:: DATA PROVIDED ::

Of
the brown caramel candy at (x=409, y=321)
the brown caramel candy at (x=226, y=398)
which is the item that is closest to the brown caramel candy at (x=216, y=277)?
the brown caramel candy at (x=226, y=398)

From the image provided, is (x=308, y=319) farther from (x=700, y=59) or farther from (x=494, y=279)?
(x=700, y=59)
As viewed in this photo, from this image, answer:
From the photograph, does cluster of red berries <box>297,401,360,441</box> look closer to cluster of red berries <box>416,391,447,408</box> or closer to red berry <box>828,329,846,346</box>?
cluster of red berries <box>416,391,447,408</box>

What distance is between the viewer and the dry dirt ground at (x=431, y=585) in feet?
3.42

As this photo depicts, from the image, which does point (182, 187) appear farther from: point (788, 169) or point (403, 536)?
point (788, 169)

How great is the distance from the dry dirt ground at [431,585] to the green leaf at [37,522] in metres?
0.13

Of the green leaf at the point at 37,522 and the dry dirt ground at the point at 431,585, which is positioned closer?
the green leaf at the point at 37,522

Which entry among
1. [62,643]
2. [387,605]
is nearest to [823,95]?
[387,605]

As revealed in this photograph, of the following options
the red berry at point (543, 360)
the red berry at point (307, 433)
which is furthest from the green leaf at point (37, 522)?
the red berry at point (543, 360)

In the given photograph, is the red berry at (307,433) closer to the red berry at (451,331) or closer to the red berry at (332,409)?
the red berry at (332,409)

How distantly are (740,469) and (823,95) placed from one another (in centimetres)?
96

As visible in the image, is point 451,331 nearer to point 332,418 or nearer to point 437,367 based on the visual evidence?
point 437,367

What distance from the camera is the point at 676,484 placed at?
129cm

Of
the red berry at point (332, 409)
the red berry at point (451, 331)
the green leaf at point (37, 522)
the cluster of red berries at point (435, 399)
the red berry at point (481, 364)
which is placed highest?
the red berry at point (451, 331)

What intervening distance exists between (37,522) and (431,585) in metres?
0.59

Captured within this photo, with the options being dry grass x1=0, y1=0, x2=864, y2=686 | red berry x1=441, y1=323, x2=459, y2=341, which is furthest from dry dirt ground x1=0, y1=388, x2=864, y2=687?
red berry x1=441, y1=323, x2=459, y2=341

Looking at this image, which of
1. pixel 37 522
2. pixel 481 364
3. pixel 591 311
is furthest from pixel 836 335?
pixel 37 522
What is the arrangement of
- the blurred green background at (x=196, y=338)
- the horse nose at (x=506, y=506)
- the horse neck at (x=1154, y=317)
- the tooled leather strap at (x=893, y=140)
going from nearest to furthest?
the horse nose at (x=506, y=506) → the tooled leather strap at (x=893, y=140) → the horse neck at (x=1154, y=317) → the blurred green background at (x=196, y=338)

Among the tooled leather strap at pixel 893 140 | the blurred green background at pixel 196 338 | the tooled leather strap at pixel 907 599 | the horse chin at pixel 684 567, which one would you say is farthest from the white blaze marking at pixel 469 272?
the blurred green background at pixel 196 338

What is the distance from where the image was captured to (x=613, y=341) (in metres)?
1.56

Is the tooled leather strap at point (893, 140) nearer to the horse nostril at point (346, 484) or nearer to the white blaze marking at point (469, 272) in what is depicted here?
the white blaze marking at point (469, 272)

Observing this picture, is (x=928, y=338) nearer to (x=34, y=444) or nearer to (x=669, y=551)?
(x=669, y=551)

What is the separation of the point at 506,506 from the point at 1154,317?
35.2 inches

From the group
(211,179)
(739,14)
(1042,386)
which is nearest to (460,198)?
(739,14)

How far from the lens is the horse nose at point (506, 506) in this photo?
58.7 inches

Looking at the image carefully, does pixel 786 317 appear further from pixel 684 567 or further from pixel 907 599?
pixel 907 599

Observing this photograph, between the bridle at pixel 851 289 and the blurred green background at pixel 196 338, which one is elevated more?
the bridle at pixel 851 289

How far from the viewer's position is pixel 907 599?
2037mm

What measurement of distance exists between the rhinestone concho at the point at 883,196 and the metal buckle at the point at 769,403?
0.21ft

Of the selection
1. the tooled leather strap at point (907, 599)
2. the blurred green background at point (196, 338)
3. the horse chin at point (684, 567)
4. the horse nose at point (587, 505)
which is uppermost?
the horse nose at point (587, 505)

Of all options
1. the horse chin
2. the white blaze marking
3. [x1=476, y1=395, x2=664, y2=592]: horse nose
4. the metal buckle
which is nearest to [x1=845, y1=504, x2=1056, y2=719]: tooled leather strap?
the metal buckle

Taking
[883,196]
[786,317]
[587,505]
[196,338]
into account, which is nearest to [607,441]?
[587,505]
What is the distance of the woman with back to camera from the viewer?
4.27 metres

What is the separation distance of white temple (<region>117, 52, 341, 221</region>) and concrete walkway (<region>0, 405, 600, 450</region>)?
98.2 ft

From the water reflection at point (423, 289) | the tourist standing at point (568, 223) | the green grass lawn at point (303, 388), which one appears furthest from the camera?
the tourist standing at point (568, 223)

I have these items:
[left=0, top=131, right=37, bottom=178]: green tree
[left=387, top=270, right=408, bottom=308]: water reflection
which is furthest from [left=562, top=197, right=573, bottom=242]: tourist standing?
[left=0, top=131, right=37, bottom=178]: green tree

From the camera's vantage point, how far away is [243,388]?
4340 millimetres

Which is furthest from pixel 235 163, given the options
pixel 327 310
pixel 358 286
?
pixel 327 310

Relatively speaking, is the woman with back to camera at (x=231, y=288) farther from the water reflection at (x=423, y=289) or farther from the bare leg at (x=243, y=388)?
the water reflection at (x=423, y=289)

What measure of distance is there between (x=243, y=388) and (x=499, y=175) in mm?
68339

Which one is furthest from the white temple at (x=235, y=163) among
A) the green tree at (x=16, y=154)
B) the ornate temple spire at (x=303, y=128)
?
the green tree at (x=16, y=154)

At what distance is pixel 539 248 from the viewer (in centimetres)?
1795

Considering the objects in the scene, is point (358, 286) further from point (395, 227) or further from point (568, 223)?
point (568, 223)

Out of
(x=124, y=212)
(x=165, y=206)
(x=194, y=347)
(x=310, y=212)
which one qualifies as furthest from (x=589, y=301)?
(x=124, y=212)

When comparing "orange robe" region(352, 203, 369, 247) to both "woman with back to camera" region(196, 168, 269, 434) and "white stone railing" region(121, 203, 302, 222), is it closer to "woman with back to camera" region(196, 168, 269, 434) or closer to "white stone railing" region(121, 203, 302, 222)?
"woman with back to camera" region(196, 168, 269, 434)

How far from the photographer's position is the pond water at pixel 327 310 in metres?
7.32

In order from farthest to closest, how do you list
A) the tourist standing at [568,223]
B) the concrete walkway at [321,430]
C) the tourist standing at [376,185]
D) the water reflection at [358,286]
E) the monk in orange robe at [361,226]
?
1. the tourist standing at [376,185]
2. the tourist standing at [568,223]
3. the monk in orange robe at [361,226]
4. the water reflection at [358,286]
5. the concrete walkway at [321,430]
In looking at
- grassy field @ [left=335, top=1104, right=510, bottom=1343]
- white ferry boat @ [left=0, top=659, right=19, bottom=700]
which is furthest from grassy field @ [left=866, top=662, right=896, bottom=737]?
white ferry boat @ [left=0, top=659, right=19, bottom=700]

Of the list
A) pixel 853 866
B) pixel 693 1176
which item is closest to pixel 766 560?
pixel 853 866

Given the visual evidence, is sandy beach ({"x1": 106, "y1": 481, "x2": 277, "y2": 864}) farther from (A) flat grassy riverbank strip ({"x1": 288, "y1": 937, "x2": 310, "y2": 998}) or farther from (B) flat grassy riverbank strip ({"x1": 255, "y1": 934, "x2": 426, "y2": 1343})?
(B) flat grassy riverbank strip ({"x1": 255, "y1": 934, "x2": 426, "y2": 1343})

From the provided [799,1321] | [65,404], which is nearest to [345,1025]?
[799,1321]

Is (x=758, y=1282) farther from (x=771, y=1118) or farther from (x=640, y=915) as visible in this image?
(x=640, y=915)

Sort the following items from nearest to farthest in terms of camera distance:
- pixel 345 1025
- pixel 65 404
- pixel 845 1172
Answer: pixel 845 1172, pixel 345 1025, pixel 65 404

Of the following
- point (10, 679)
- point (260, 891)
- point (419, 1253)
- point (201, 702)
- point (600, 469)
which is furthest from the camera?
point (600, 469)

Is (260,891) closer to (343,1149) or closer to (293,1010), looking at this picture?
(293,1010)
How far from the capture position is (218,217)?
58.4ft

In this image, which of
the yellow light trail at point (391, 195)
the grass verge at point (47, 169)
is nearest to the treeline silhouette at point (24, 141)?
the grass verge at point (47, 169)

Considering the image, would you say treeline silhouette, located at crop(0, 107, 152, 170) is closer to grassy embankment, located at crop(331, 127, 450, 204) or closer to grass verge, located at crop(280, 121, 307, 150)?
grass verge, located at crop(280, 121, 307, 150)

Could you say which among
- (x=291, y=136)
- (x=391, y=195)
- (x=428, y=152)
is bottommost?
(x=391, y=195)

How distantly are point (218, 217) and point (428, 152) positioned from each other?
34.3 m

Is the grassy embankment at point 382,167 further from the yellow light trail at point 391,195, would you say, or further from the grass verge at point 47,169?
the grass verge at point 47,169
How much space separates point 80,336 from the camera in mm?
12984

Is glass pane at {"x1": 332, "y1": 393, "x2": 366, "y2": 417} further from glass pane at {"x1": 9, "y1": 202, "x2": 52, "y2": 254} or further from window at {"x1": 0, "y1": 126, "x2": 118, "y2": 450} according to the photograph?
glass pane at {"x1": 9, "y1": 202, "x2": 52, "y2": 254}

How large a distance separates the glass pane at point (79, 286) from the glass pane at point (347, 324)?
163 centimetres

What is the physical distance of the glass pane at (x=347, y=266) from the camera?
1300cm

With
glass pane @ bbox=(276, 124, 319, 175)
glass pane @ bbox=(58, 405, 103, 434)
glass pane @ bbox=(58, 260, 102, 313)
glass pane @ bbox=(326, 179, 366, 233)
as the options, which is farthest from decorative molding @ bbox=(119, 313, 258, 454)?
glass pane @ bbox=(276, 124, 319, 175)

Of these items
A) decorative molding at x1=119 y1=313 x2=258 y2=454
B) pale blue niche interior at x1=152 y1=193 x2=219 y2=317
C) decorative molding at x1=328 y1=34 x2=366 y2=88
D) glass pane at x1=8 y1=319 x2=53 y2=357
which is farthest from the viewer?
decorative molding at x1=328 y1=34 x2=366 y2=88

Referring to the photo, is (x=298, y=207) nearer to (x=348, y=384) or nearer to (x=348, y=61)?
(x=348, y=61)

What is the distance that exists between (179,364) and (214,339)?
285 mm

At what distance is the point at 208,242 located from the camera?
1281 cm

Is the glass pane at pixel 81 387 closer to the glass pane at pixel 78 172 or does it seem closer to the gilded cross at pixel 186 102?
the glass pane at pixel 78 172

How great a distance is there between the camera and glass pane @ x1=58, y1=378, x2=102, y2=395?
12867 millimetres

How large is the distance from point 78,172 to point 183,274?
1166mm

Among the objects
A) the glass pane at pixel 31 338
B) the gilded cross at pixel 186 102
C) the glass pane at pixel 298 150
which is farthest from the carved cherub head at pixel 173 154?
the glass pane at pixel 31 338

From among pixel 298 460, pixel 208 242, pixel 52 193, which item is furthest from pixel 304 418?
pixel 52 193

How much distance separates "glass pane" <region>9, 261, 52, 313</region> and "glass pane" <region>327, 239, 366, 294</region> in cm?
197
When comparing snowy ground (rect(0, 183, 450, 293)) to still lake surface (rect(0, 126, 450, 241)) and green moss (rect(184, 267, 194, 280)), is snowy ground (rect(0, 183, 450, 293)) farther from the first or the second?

:: PROBLEM REQUIREMENTS ::
Switch "gilded cross" to "bronze bell" in the rows from the line that has "How large is" through the end of the rows, and give those lines again with everything else unchanged.

:: SOLVED EXERCISE ::
How large is the distance from point 78,172 to point 183,274?
1166mm

Among the objects
A) the glass pane at pixel 31 338
B) the bronze bell at pixel 186 102
C) the glass pane at pixel 298 150
which is farthest from the carved cherub head at pixel 173 154?
the glass pane at pixel 31 338

From among pixel 298 460, pixel 208 242, pixel 52 193, which item is furthest from pixel 304 418?
pixel 52 193

How much distance separates "glass pane" <region>9, 261, 52, 313</region> and "glass pane" <region>327, 239, 366, 294</region> in cm?
197
When comparing snowy ground (rect(0, 183, 450, 293)) to still lake surface (rect(0, 126, 450, 241)) and green moss (rect(184, 267, 194, 280)), is snowy ground (rect(0, 183, 450, 293)) farther from the first or the second?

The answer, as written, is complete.